Earthworm invaders may be stressing out some maples
Worms are only great for soil when ecosystems have evolved with them
Earthworms have a reputation for being good for the soil. They recycle nutrients in the ground and keep everything mixed. But where there have been no earthworms for thousands of years, incoming wrigglers can wreak havoc. They can trigger a cascade of problems throughout the local food web. Now comes evidence that earthworms in the U.S. Upper Midwest may be stressing the region’s sugar maples.
There are native earthworms in North America. Those are not, however, found in regions that were covered by glaciers during the Ice Age. Once that ice melted, living things returned. Earthworms don’t move quickly, though. So even after 10,000 years, they’ve only made small inroads into the North on their own.
But people have inadvertently encouraged their settlement. Sometimes they’ve dumped leftover fishing bait at worm-free sites. Or soil stuck to their cars or trucks may accidentally have brought along worms or eggs. Today, earthworms can be found living as far north as the boreal forests in Alberta, Canada.
Earthworms “are not really supposed to be in some of these areas,” says Tara Bal. She’s a forest-health scientist at Michigan Technological University in Houghton. “In a garden, they’re good,” she notes. They help to mix soil. But that isn’t a good thing in a northern forest where soil is naturally separated into layers and where nutrients tend to be found only in the uppermost layer near the leaf litter.
Those unmixed soils are “what the trees have been used to,” Bal explains, including the sugar maple. Its shallow roots look for shallow access to nutrients. As worms mix up the soils, they move some of that nutrient-rich layer away.
Bal didn’t start out studying worms in northern regions. She and her colleagues were brought in to address a problem that sugar-maple growers were experiencing. Some of the trees appeared to be stressed out. They were experiencing what’s called dieback. This is where whole branches die, fall off and regrow.

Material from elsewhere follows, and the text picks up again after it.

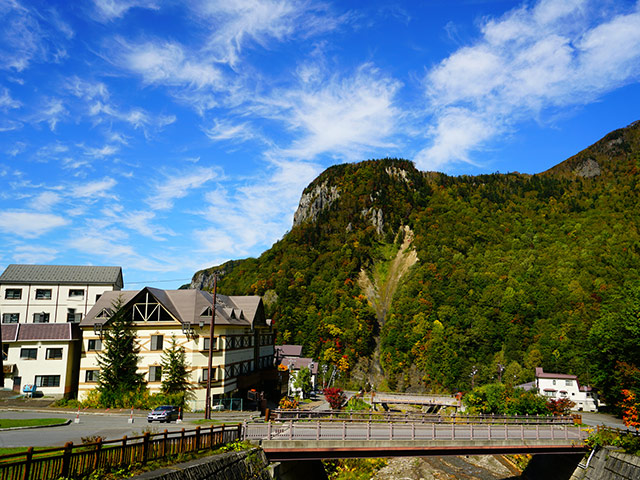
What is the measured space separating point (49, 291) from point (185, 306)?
27.2 m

This is worrisome because if enough of the tree dies off, “it’s a slow spiral from there,” Bal says: The whole tree eventually dies.
To investigate, the researchers collected data on trees in 120 plots in Michigan, Wisconsin and Minnesota. They looked for anything that might be affecting them, from soil type to slope to insects. And they compared trees on growers’ land to those on public land. They thought the problem might trace to how the trees might have been managed.
What “kept coming up over and over again,” Bal says, “was the forest floor condition.” And that, she concludes, “is directly related to the presence of earthworms.”
While they didn’t go out to look for the worms, they could see signs of them in the amount of carbon in the soil and in changes in the ground cover. Wildflowers, for instance, were replaced by grasses and sedges.
The researchers described their new findings early online in Biological Invasions.
Bal and her team can’t say what this means for the production of maple syrup and your morning pancakes. It might mean nothing at all. But “worms are ecosystem engineers,” she notes. “They’re changing the food chain.” Everything from insects to birds to salamanders could be affected by the arrival of worms.
Even if the sugar maples take a hit, though, there could be an upside, Bal notes. These trees are often grown with few other types of trees around. Such a grove is naturally less resilient to climate change and extreme weather. So replacing some of those sugar maples with other trees, she says, might result in a healthier, more resilient forest in the future.